──────── Listing

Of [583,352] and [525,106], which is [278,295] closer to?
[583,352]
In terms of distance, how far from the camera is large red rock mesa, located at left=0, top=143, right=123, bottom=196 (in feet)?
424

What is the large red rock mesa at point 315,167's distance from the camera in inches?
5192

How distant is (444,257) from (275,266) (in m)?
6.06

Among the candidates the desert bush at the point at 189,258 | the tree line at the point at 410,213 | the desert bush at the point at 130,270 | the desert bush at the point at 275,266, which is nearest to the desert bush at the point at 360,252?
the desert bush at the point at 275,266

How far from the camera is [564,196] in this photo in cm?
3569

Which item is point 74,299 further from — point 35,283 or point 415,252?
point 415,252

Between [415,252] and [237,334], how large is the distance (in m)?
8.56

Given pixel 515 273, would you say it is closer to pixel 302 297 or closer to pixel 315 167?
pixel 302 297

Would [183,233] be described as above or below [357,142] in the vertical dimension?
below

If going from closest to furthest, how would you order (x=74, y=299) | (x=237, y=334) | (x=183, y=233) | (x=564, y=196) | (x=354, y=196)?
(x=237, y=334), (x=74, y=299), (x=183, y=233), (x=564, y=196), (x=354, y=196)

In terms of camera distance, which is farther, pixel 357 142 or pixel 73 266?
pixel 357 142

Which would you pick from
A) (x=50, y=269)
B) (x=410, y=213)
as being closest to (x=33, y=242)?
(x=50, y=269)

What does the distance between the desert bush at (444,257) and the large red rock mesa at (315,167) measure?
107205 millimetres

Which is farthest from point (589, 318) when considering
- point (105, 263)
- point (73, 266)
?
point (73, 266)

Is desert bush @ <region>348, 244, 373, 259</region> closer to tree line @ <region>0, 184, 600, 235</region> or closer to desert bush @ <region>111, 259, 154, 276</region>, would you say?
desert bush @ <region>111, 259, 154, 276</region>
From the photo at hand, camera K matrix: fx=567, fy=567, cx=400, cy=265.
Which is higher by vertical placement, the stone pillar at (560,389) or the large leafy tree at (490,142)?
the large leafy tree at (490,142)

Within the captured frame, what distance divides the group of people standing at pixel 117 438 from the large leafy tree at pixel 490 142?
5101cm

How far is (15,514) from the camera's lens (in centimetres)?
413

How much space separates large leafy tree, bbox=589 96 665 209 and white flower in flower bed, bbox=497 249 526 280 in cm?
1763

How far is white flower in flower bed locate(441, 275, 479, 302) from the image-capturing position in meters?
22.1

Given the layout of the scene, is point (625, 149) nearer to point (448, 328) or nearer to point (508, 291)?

────────────────

== Written problem ==
Repeat back the data above, exact to the last character.

== Full solution ==
Of [583,352] and [525,106], which is [278,295] closer to?
[583,352]
In terms of distance, how far from the camera is large red rock mesa, located at left=0, top=143, right=123, bottom=196 (in feet)?
424

What is the large red rock mesa at point 315,167's distance from the camera in inches?
5192

How distant is (444,257) from (275,266) (in m)?
6.06

Among the candidates the desert bush at the point at 189,258 | the tree line at the point at 410,213 | the desert bush at the point at 130,270 | the desert bush at the point at 275,266, which is nearest to the desert bush at the point at 360,252?
the desert bush at the point at 275,266

How far from the camera is [564,196] in this photo in cm?
3569

Which item is point 74,299 further from — point 35,283 or point 415,252?
point 415,252

Between [415,252] and [237,334], how large is the distance (in m)?
8.56

Given pixel 515 273, would you say it is closer to pixel 302 297 or closer to pixel 315 167?
pixel 302 297

Would [183,233] be described as above or below [357,142] in the vertical dimension?
below

If going from closest to furthest, how would you order (x=74, y=299) | (x=237, y=334) | (x=183, y=233) | (x=564, y=196) | (x=354, y=196)?
(x=237, y=334), (x=74, y=299), (x=183, y=233), (x=564, y=196), (x=354, y=196)

In terms of camera distance, which is farther, pixel 357 142 or pixel 73 266?
pixel 357 142

Which would you pick from
A) (x=50, y=269)
B) (x=410, y=213)
as being closest to (x=33, y=242)?
(x=50, y=269)

What does the distance between the desert bush at (444,257) and the large red rock mesa at (315,167) measure?
107205 millimetres

Which is farthest from point (589, 318) when considering
- point (105, 263)
- point (73, 266)
?
point (73, 266)

Is desert bush @ <region>348, 244, 373, 259</region> closer to tree line @ <region>0, 184, 600, 235</region> or closer to desert bush @ <region>111, 259, 154, 276</region>, would you say?
desert bush @ <region>111, 259, 154, 276</region>
From the photo at hand, camera K matrix: fx=567, fy=567, cx=400, cy=265.
Which is higher by vertical placement, the stone pillar at (560,389) or the large leafy tree at (490,142)?
the large leafy tree at (490,142)

Within the captured frame, what distance divides the group of people standing at pixel 117 438 from the large leafy tree at pixel 490 142?
5101cm

How far is (15,514) from the camera's lens (in centimetres)?
413

How much space separates large leafy tree, bbox=589 96 665 209 and white flower in flower bed, bbox=497 249 526 280 in cm?
1763

How far is white flower in flower bed locate(441, 275, 479, 302) from the image-capturing position in meters?
22.1

Given the layout of the scene, is point (625, 149) nearer to point (448, 328) or nearer to point (508, 291)?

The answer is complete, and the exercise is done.